Uploaded image for project: 'Jira Service Management Data Center'
  1. Jira Service Management Data Center
  2. JSDSERVER-12620

The JSM Mail Handlers (channels) stop pulling new emails due to an infinite timeout used to fetch Oauth 2.0 tokens

      Issue Summary

      All the Jira Service Management (JSM) Mail Channels stop pulling new incoming emails due to an infinite timeout value used to fetch a new Oauth 2.0 access token.

      Environment

      • Jira Service Management (JSM) on 4.10.0 and any higher version
      • At least 1 JSM Mail Channel must be configured (in Project Settings > Email Requests) using Oauth 2.0 as the authorization method for the bug to be replicable

      Steps to replicate

      This issue has not been replicated in our environment since, to replicate it, we would need to create some "network latency" at the right time to trigger the bug.

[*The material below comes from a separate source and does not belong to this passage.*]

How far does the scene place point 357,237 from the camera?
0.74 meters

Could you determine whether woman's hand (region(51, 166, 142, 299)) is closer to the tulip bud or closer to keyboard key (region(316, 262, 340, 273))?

      Even though the steps to replicate the issue are not fully identified, they should look like the ones listed below:

      1. Install JSM on 4.10.0 or any higher version
      2. Create a JSM project
      3. Configure a JSM Mail Handler in Project Settings > Email Requests using Oauth 2.0 as the authentication method as per this documentation
      4. Verify that the JSM Mail Handler is able to fetch incoming emails from the mailbox configured in Project Settings > Email Requests
      5. Wait for about 1h
        • This is usually the time when the Oauth 2.0 Access token expires (for Gmail and Microsoft)
        • The Mail Puller Job of the JSM Mail Channel will try to fetch a new Oauth 2.0 Access token, using the Oauth 2.0 Refresh token
      6. Create some "network latency/interruption" that will prevent Gmail or Microsoft (depending on which Mail Server is used for the test) from sending a response back to the Mail Puller Job

      Expected Results

      The HTTP request sent by the Mail Puller job should eventually timeout, since no reply was sent back from the Mail Server, and the Mail Puller job should stop its own execution, until it is scheduled again 1 minute later.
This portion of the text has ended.